Invisible Frost Stress on Introduced Dalbergia odorifera: A Bioassay on Foliar Parameters in Seedlings from Six Provenances

Valuable trees are frequently taken from their original habitat and introduced to a different location in the pursuit of better economic development. Global climate change imposes a higher probability of warm spells during chilly seasons; these may increase the threat posed by frost to newly introduced, valuable species. In this study, Dalbergia odorifera was cultured as a valuable tree species that was introduced from an original provenance in Sanya (1 degrees N) to the northern mountains in Pingxiang (22 degrees N), Guangzhou (23 degrees N), Zhangpu (24 degrees N), Xianyou (25 degrees N), and up to the northernmost limit in Wenzhou (28 degrees N). Seedlings of these six provenances were tested in a field study conducted in Wenzhou (control) to examine their resistance to local frost stress and to detect the driving forces related to meteorological factors in the winter-spring period of 2015-2016. The leaves sampled over seven days exhibited the typical characteristics of frost impairment.

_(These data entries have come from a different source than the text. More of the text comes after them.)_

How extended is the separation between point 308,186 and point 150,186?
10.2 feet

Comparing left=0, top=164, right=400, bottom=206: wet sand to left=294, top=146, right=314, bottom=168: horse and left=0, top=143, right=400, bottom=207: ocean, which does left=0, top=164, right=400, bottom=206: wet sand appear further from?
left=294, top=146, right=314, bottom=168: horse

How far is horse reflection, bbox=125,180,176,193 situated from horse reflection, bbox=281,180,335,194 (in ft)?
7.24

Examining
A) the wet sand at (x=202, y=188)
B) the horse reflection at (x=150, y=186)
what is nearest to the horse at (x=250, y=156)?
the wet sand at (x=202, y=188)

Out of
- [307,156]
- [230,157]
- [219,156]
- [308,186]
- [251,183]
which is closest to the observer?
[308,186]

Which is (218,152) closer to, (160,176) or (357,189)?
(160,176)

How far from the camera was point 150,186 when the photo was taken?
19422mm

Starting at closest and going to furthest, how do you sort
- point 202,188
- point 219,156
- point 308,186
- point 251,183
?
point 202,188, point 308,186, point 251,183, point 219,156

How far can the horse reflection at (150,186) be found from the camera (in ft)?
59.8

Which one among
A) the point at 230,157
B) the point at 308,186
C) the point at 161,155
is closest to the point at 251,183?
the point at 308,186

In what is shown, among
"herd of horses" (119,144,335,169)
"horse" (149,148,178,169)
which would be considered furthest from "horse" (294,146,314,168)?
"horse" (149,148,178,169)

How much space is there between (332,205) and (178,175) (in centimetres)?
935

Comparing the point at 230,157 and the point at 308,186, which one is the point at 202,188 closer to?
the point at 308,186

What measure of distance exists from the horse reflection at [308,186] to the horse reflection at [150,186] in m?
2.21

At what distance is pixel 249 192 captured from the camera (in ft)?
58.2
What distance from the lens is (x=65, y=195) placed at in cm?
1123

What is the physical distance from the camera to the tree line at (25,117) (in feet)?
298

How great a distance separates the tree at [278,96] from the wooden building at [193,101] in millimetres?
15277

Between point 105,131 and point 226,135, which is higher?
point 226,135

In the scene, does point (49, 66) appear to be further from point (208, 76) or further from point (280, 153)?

The daily maximum temperature delivered warm spells, increasing by similar to 7 degrees C. The daily minimum temperature (-4.3 to -2.0 degrees C) did not reach freezing point until the early spring of 2016. The controlled seedlings showed lower malondialdehyde content than those from the southern locations, and no mortality occurred. Invisible frost stress was caused by low nitrogen utilization during the earlier stages during warm spells, as well as damage to membrane integrity during the later stage when the minimum temperature suddenly declined. A warm spell was found to impose a negative driving force five days before a sudden chill, which led to frost having an impact on superoxide accumulation and electrical leakage. We conclude that the D. odorifera seedlings that dwell effectively in Wenzhou obtained stronger resistance to local frost stress than those from the southern locations. Low cell membrane integrity and high electrical leakage in leaf cells accounted for the frost damage.